• _WHAT YOU ARE ASKED TO DO_
Your copy should match the entries exactly, with no images carried over.

==========

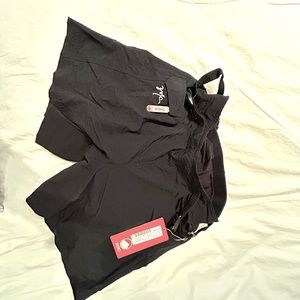 Mountain biking, shorts, ball size small one has tags, same brand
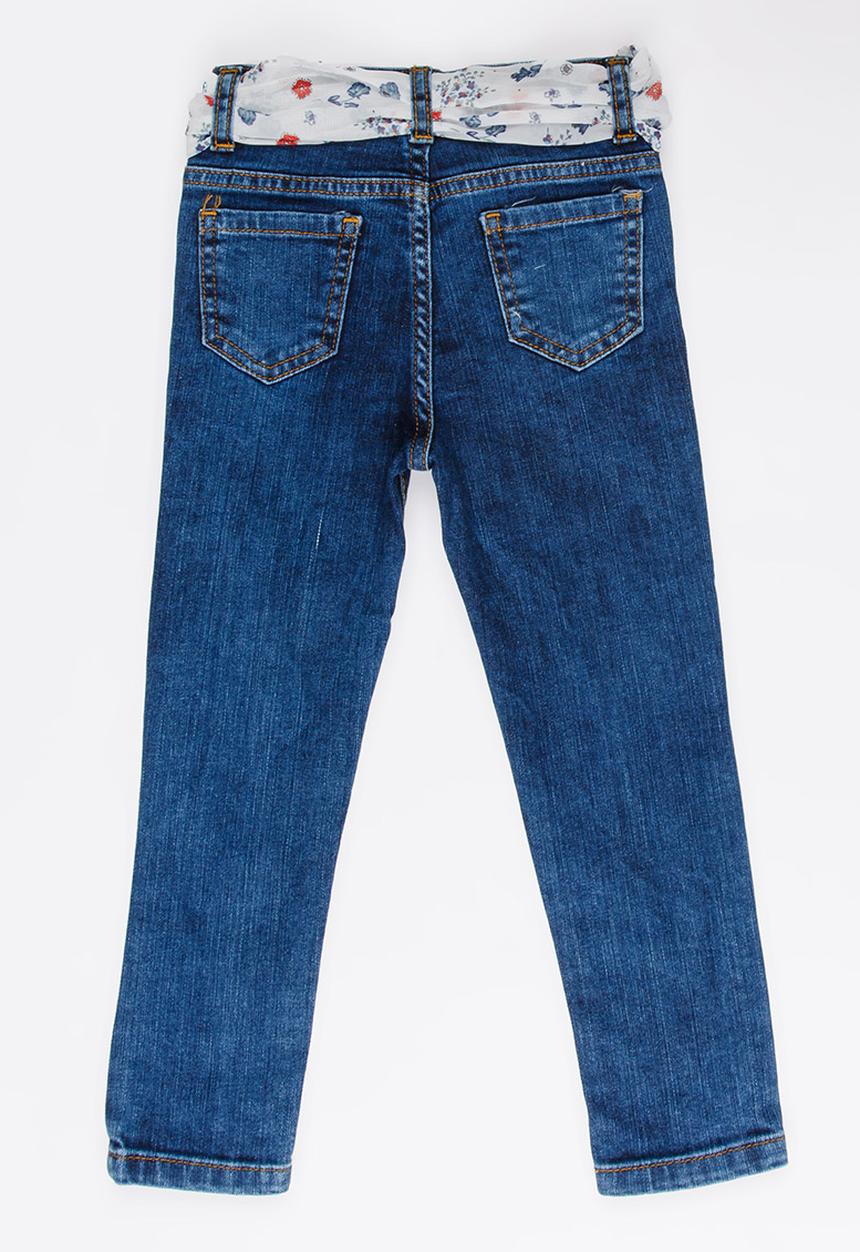 Soobe - Girls Straight Leg Jean Navy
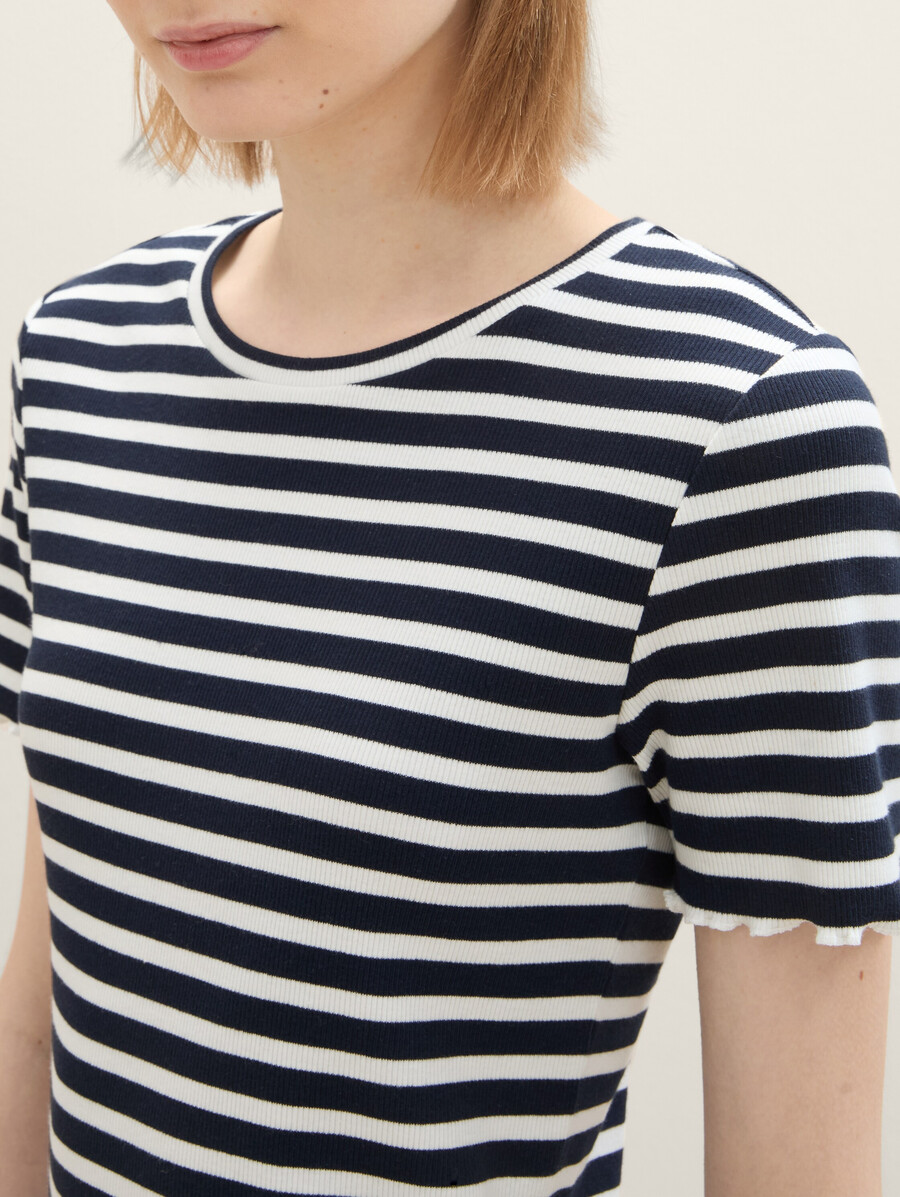 basic-t-shirt im 2er-pack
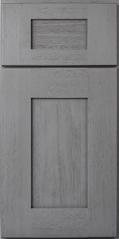 Nova Grey Shaker Wall Cabinet W2136 1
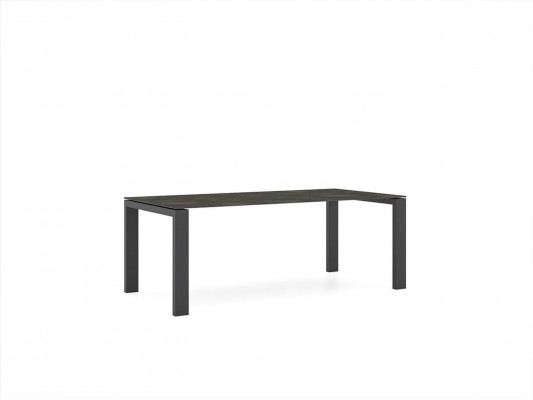 Luxe Iesszëmmer Set Iessdësch 4x Still Design Modern Ariichtung Nei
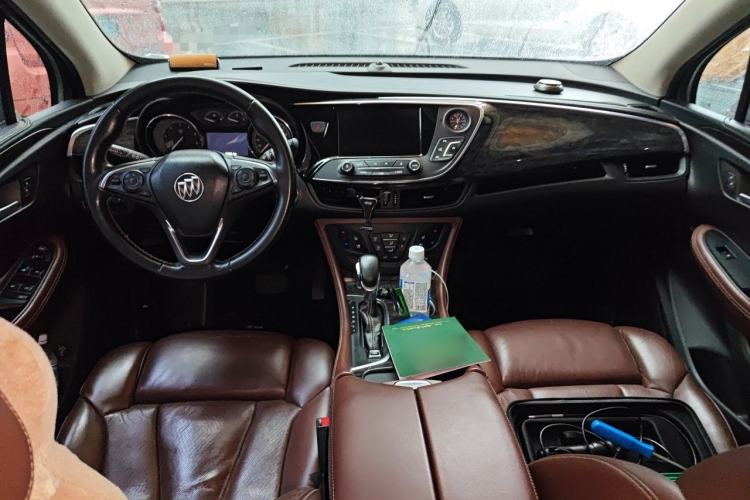 Used Buick Envision 2014 28T Four-Wheel Drive Luxury Model Center Console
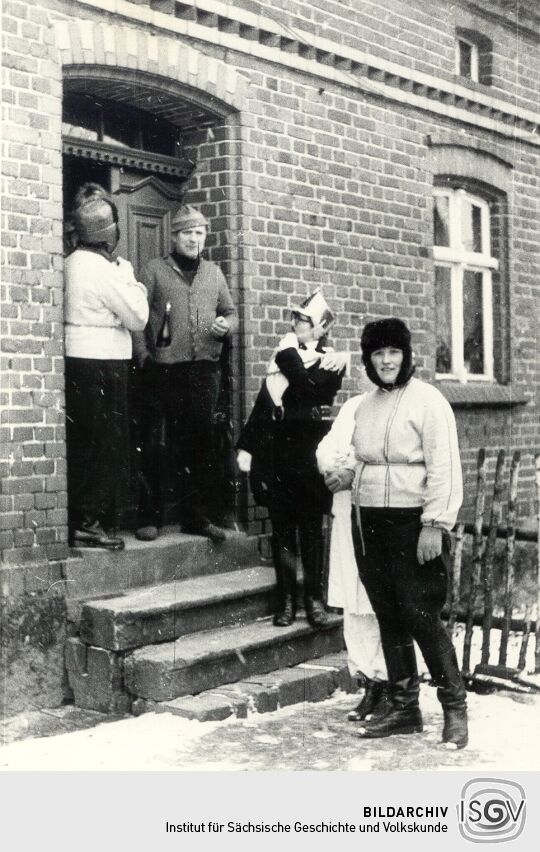 Frauenfastnacht in Groß Partwitz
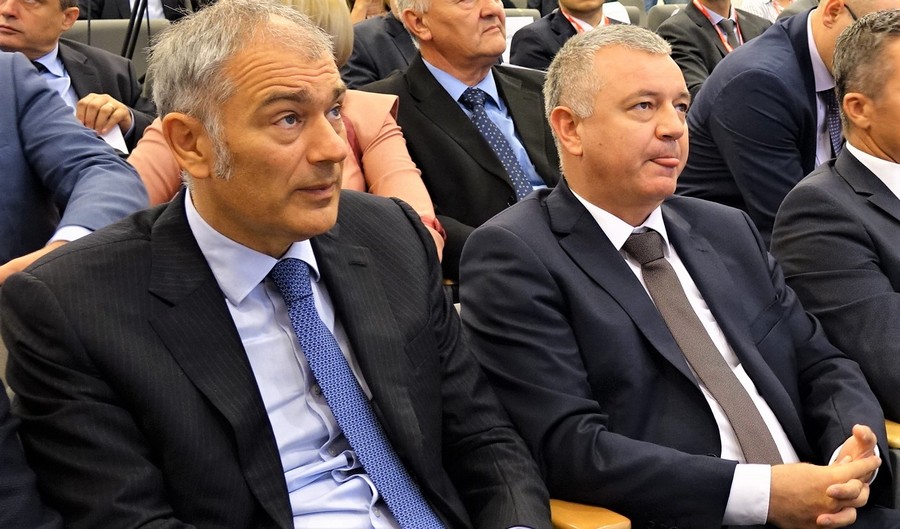 Emil Tedeschi, Atlantic grupa gradi tvornica Argeta kod Varaždina, Gornji Kneginec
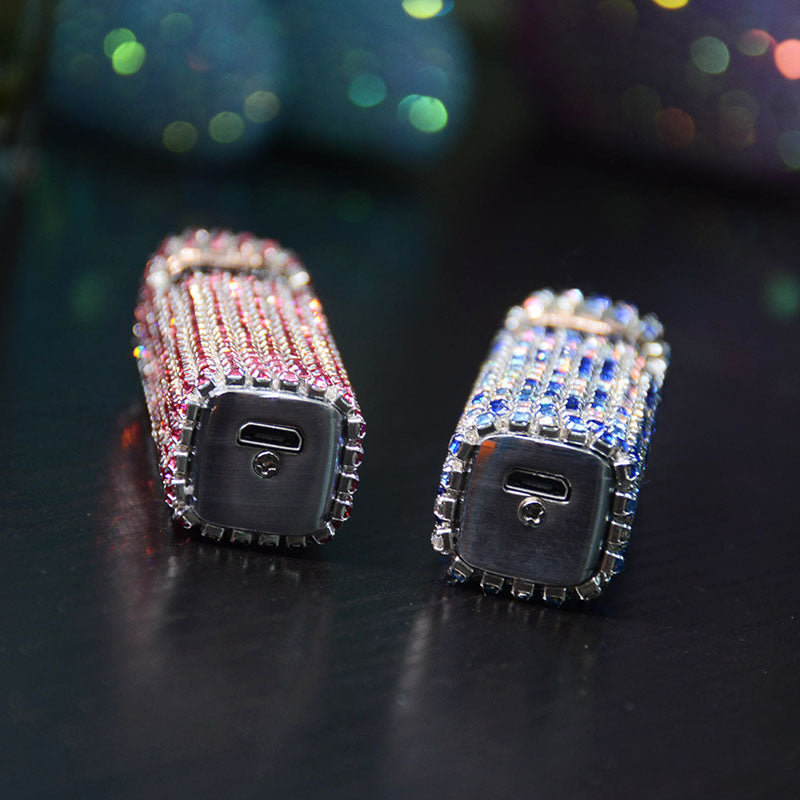 Karnz | Sparkle Stone Strass Wiederaufladbares Tragbares Feuerzeug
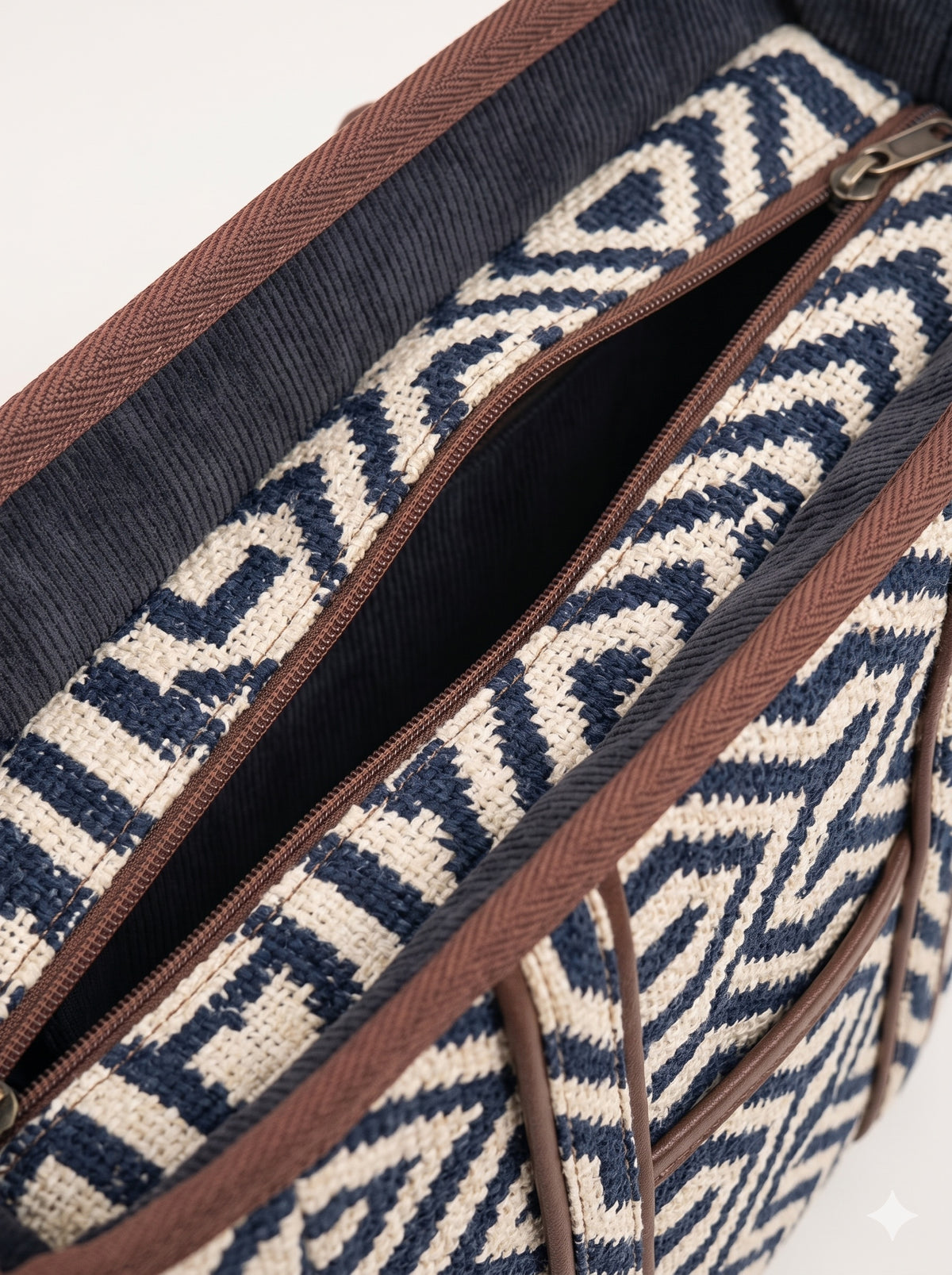 Midnight Shockwave Everyday Tote
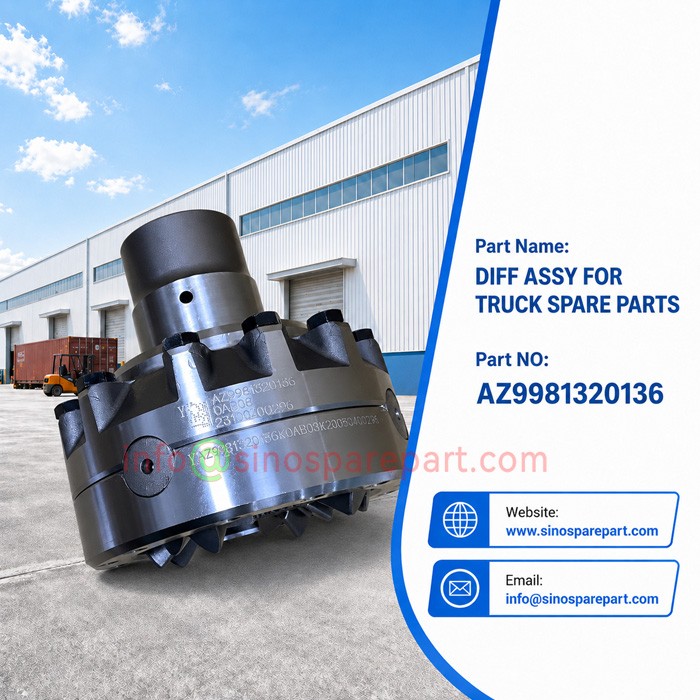 DIFF ASSY FOR TRUCK SPARE PARTS DIFF ASSY FOR TRUCK SPARE PARTS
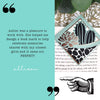 Custom Designed Paper Corner Bookmark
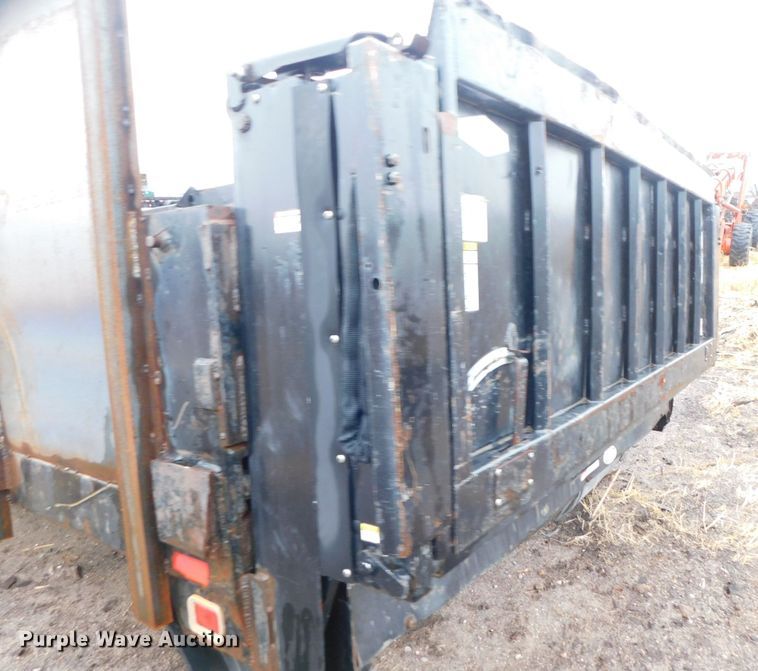 image for item DJ5838 Knapheide GCDH-160B-P dump bed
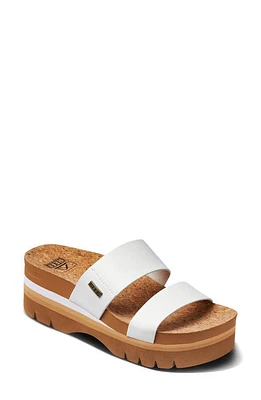 Reef Vista Hi Platform Slide Sandal Cloud at Nordstrom,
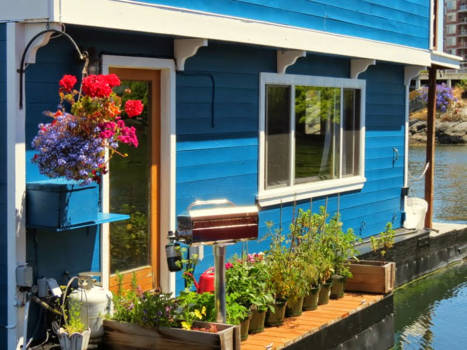 Vancouver Island - Fihermans Wharff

==========

• _WRITTEN SOLUTION_
 Mountain biking, shorts, ball size small one has tags, same brand
 Soobe - Girls Straight Leg Jean Navy
 basic-t-shirt im 2er-pack
 Nova Grey Shaker Wall Cabinet W2136 1
 Luxe Iesszëmmer Set Iessdësch 4x Still Design Modern Ariichtung Nei
 Used Buick Envision 2014 28T Four-Wheel Drive Luxury Model Center Console
 Frauenfastnacht in Groß Partwitz
 Emil Tedeschi, Atlantic grupa gradi tvornica Argeta kod Varaždina, Gornji Kneginec
 Karnz | Sparkle Stone Strass Wiederaufladbares Tragbares Feuerzeug
 Midnight Shockwave Everyday Tote
 DIFF ASSY FOR TRUCK SPARE PARTS DIFF ASSY FOR TRUCK SPARE PARTS
 Custom Designed Paper Corner Bookmark
 image for item DJ5838 Knapheide GCDH-160B-P dump bed
 Reef Vista Hi Platform Slide Sandal Cloud at Nordstrom,
 Vancouver Island - Fihermans Wharff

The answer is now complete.